Passage shown:

========================

Remembering 1920: Calls to fund public health system
Mid-February 1920 coincided with the annual general meeting of the committee of management of the South Infirmary, which was held in the boardroom of the institution.
The annual report was submitted by Mr JC McNamara and gives a further insight into the health care conditions of the time and the calls for investment to support the work of doctors and nurses. The number of patients-treated during the previous year was as follows: external attendances, 8,492; intern patients, 1,190 and the daily average of beds occupied stood at 71 per cent.
Special attention was made at the meeting of the great services rendered by the hospital during the epidemic of influenza, which swept over the country in February and March 1919.
A considerable number of those struck down, Mr McNamara detailed, had not the accommodation or the means for treatment in their own homes. Their only choice in many cases was to flock to their immediate hospital for treatment.
Under normal conditions, it was not usual or desirable to admit highly infectious diseases into general wards, but in the circumstances, the committee of the hospital felt that it was the duty of the hospital to render all help possible.

========================

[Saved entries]
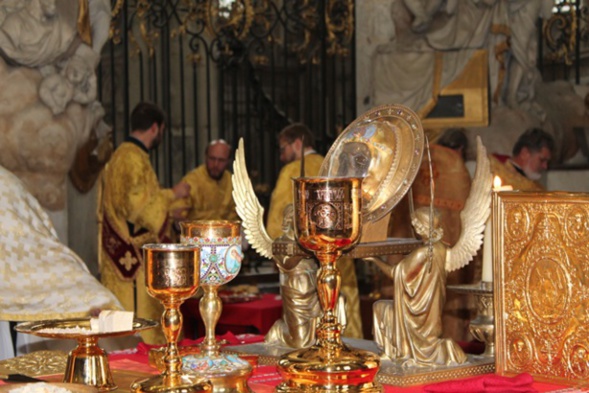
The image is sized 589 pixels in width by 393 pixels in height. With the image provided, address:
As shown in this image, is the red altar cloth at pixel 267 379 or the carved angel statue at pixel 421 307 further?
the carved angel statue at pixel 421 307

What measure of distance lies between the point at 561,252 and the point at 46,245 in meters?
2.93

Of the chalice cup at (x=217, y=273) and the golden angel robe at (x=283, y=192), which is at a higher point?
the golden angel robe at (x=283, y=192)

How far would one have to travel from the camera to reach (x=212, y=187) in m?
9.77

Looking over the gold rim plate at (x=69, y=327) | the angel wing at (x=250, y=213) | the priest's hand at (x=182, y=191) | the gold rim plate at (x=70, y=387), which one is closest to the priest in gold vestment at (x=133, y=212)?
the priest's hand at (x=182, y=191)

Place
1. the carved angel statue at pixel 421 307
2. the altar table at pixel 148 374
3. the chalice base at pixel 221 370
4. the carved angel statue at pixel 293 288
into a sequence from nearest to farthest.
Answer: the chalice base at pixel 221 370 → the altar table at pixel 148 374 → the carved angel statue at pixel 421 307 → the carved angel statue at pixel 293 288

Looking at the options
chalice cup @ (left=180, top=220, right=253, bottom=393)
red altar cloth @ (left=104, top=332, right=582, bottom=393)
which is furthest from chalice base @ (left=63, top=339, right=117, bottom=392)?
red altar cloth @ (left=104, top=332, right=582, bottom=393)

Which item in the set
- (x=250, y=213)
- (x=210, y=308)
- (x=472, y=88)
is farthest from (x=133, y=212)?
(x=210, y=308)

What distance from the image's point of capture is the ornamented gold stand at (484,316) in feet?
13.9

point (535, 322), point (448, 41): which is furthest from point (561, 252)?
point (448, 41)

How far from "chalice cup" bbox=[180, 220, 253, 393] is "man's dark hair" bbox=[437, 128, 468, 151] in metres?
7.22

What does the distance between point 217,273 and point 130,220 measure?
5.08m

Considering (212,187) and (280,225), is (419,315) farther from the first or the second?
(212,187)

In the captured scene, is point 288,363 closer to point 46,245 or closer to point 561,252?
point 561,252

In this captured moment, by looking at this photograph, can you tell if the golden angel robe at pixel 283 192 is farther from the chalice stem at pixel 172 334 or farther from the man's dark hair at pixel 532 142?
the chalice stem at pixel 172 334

========================

What to do: Continue the passage on the South Infirmary's 1920 annual meeting, beginning immediately after its final sentence.

Result for this task:
Mr McNamara records that the committee had much pleasure in recording their admiration of the conduct of the nurses on duty in the medical wards during the epidemic. They gave what he described as “an exhibition of courage and self-sacrifice for which no praise can be too high”.
The annual report, highlights of which were published in the Cork Examiner, praised the work of house surgeon Dr WP Lehane who received much valued assistance from the senior resident students, Mr D Healy and Mr A Buckley. Thanks were also given to the hard-working matron sister Mary Albous Fogarty.
The principal concern of the hospital committee was that the expenditure was greater than the income. Public hospital care was free to people. Only for local philanthropists, costs over the previous decades would not have been met or the growth of services within the South Infirmary would not have occurred.
The number of free beds available could not have been maintained, nor necessary additions to the buildings carried out.
It was even hoped that that the new timber boards with inscribed names on it might inspire more people to donate. Indeed owing to the serious financial position at the beginning of 1919, when £1,395 was due to the bank, the hospital committee decided that a special appeal should be made for funds to pay off this very heavy debt. Within a short time £1,143 was received, most of this sum being sent-by the annual subscribers.
In the annual report, the hospital committee made grateful reference to the financial help received from the employees of one of the city’s inns and appealed for a far more generous support from the various staffs of the numerous large establishments in the city and county.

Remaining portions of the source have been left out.